President Obama on Tuesday lent his support and bully pulpit to his Treasury Department's efforts to stop companies from fleeing the country, saying that he was "very pleased" that the agency has sought to close "one of the most insidious tax loopholes," namely corporate inversions.

Obama also called on Congress to pass legislation to help prevent companies from shielding profits from taxes, to help fund domestic priorities at home.

Citing recent revelations about tax evasion by wealthy individuals included in a leak from a Panamanian law firm, the president said "tax avoidance is a big global problem."

"A lot of its legal, but that's exactly the problem," said Obama, claiming that the costs of tax avoidance fall on the middle class, who face higher taxes as a result.

An inversion is a tax maneuver in which a U.S. corporation merges with a business in a low-tax country, and then places the headquarters of the newly combined company in the low-tax jurisdiction. Such deals have become increasingly frequent in recent years, raising fears about erosion of the corporate tax base.

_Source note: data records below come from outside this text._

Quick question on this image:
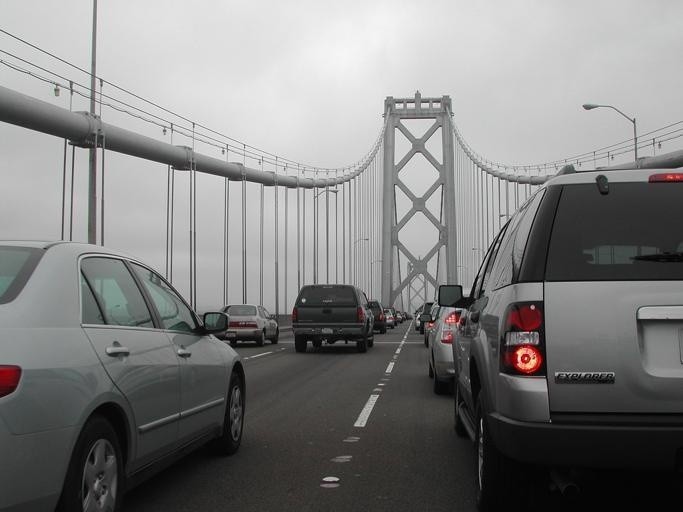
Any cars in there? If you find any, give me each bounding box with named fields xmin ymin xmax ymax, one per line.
xmin=0 ymin=241 xmax=248 ymax=512
xmin=292 ymin=285 xmax=412 ymax=351
xmin=212 ymin=304 xmax=278 ymax=347
xmin=412 ymin=294 xmax=467 ymax=394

The forthcoming tax rules announced by the Treasury Monday, the third iteration of anti-inversions guidance, take aim at a specific technique used by some corporations to lower their U.S. tax bills known as "earnings stripping."

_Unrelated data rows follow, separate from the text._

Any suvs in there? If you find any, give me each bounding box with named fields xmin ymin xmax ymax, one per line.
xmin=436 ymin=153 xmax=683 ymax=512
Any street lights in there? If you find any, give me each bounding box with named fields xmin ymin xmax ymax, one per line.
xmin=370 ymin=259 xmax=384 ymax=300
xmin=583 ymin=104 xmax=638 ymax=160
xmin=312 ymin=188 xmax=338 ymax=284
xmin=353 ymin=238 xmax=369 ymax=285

Earnings stripping is a way of shifting taxable income out of the U.S., which has the highest corporate tax rate among developed nations at 35 percent, into lower-tax countries. It works by having the U.S. subsidiary of the inverted company issue large amounts of debt to the foreign parent company. The payments on that debt can be deducted from income in the U.S. and counted as taxable income in the low-tax jurisdiction.

Treasury's plan is to crack down on intra-company loans that don't finance actual investment and instead are aimed at shifting income.

Also announced Monday was a provision to prevent overseas companies that are themselves the products of past inversions from being partners in future inversions.

The overnight effect of the announcement was to cast into doubt the planned merger between the U.S.-based pharmaceutical giant Pfizer and Dublin-based drugmaker Allergan. Allergan was previously a U.S. company.

Treasury Secretary Jack Lew has said that only legislation can fully stop companies from seeking to leave the country, and that the Treasury's unilateral efforts can only make it harder to complete inversions transactions and undercut the tax benefits of doing so.

Republican lawmakers, however, criticized the move, arguing that rather than punitive measures, tax reform that lowers tax rates is the solution to the pressures companies are facing to undergo inversions.